::: Records provided
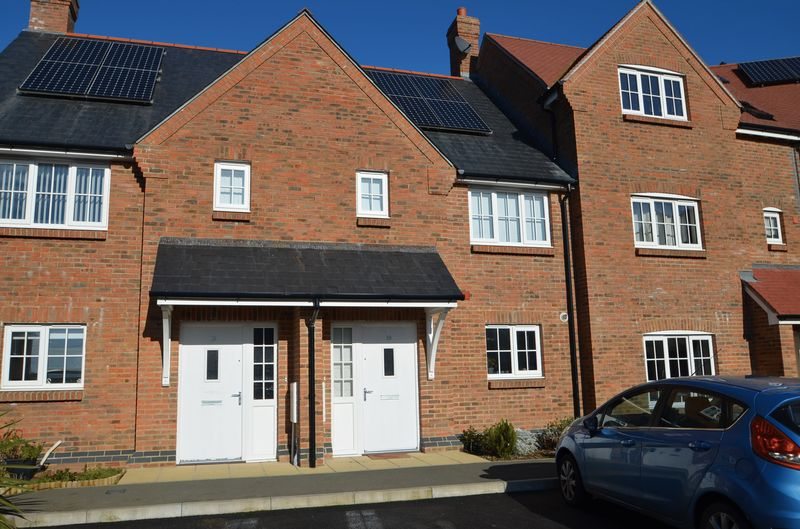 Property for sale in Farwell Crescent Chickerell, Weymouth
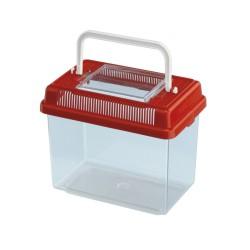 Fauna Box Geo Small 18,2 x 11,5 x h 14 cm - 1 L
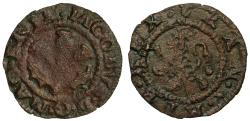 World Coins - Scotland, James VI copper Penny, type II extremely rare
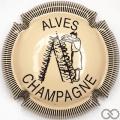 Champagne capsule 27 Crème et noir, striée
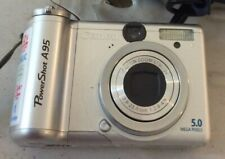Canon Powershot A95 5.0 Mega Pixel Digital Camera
::::::
::: Records provided
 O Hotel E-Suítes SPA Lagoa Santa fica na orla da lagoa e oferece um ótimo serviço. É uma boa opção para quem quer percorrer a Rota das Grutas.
::::::
::: Records provided
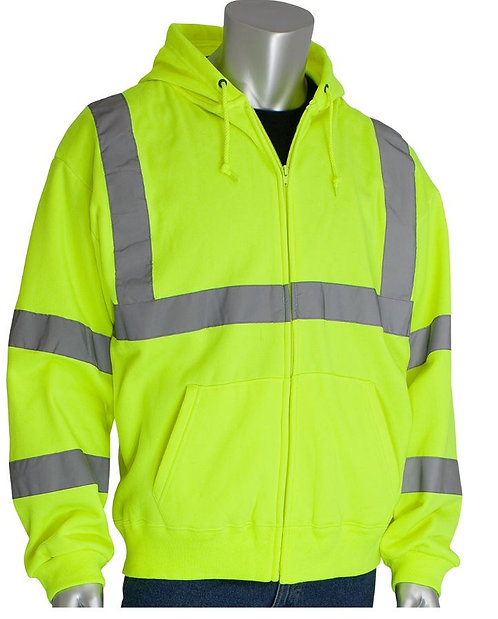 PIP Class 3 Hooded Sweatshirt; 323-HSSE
::::::
Taking the entries above, extract every line from the one bearing "Property for sale" through the one bearing "Canon Powershot A95", exactly, with no pictures.

= Solution to this exercise =
 Property for sale in Farwell Crescent Chickerell, Weymouth
 Fauna Box Geo Small 18,2 x 11,5 x h 14 cm - 1 L
 World Coins - Scotland, James VI copper Penny, type II extremely rare
 Champagne capsule 27 Crème et noir, striée
Canon Powershot A95 5.0 Mega Pixel Digital Camera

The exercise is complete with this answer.